**Consigne donnée 1**
Extrayez toutes les lignes des entrées qui contiennent la chaîne « results », en tenant compte de la casse.

**Extrait du texte**
····················

Pérégrinations régionales: Cap sur les régions du Centre-Ouest
Après avoir braqué les projecteurs sur les problèmes de développement dans les régions du Sud et du Sahel, place dans ce troisième article au Centre-Ouest de la Tunisie où les régions intérieures (Kasserine, Kairouan et Sidi Bouzid) occupent les derniers rangs dans la grille du développement régional et caracolent en tête du classement des régions pauvres en dépit de leurs grandes richesses naturelles.
Situé entre la frontière tuniso-algérienne à l’ouest et les régions littorales à l’est, le Centre-Ouest tunisien est composé des gouvernorats de Kairouan, Sidi Bouzid et Kasserine. Il constitue l’une des principales régions de notre pays eu égard à l’étendue de sa superficie qui constitue 14% du territoire national, l’importance aussi de sa population et surtout de ses ressources naturelles. En dépit de ces facteurs, le rythme de développement dans cette région est toujours lent, engendrant la paupérisation d’une grande frange de la population, en particulier chez les jeunes. Le taux de pauvreté est très élevé dans certaines délégations.
Une économie au ralenti
A travers l’histoire, le Centre-Ouest de la Tunisie a été le plus souvent victime d’une politique de marginalisation, comme en témoignent le taux de pauvreté élevé à Kasserine, le décrochage scolaire précoce et le nombre de suicides à Kairouan. Il existe une forte concentration de pauvreté dans cette zone. C’est l’une des régions les plus pauvres avec un taux moyen de 29,3 %. Les taux de pauvreté ne sont jamais inférieurs au niveau national de 15,3 %. Hassi el-Frid (53,5 %), Jedeliane (53,1 %) et El Ayoun (50,1 %) rattachées à Kasserine constituent incontestablement les délégations les plus pauvres.
La délégation de Hassi el-Frid présente aussi des taux élevés d’abandon scolaire, selon le dernier rapport élaboré par l’Institut national de la statistique (INS) et la Banque mondiale relatif à la cartographie de la pauvreté en Tunisie et dont la publication remonte à septembre 2020. Les délégations de Majel Bel Abbès, Hydra, Sbiba et Feriana affichent à leur tour des taux de plus de 30% et se placent parmi les délégations les plus démunies en dépit des ressources naturelles dont regorge la région.
Selon une enquête copubliée en 2023 par l’ONU (Bureau du coordonnateur résident en Tunisie), le Pnud et l’OIT, le taux le plus élevé des jeunes qui ne sont ni employés, ni en études, ni en formation en Tunisie, a été enregistré à Kairouan (30,6%). Plus de 80% de ces jeunes à Sidi Bouzid n’ont pas obtenu de diplôme. Face à l’impossibilité de trouver un emploi convenable, les jeunes en question sont aussi tentés par la migration soit interne, soit externe.

····················

**Données de segmentation**
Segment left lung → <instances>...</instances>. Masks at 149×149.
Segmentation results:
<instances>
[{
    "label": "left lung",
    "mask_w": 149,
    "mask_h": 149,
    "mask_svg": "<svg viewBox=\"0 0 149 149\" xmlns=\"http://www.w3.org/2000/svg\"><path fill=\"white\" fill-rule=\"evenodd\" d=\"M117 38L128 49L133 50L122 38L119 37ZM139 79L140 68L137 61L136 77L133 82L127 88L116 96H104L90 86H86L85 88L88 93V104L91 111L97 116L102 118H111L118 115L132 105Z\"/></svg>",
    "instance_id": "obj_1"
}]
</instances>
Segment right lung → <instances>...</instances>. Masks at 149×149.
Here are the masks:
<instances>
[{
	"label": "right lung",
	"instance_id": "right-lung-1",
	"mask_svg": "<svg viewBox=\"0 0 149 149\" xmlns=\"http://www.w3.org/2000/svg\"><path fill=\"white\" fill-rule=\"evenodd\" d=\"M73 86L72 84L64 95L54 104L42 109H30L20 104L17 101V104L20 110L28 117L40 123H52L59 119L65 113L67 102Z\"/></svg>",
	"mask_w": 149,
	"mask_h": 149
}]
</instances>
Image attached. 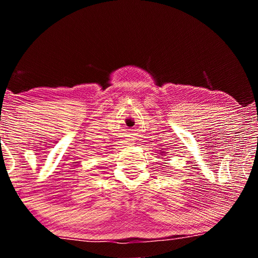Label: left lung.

····················

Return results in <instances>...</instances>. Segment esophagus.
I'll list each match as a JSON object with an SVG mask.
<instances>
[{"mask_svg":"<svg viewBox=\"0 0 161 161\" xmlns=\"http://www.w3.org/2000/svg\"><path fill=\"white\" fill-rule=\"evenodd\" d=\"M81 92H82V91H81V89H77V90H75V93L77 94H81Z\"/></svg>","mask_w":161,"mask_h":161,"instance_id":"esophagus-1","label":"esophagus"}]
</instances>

····················

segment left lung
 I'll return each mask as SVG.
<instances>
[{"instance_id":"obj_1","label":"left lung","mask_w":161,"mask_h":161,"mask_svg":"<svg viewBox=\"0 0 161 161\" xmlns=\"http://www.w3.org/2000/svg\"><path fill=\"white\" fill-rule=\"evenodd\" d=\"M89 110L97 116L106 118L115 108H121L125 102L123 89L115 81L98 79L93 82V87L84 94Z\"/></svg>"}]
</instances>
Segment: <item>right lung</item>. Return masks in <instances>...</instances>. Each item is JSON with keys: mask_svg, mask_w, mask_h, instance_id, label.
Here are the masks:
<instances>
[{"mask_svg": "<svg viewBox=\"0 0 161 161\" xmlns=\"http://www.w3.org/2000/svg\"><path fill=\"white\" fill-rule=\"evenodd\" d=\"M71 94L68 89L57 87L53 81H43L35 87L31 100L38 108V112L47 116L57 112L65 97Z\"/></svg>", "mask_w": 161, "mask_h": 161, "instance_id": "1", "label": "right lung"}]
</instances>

····················

**Consigne donnée 2**
D'après l'article sur le Centre-Ouest tunisien, quelle part du territoire national la superficie de cette région représente-t-elle ?

**Réponse complète 1**
Segmentation results:
Return results in <instances>...</instances>. Segment esophagus.

**Réponse complète 2**
Elle représente 14 % du territoire national.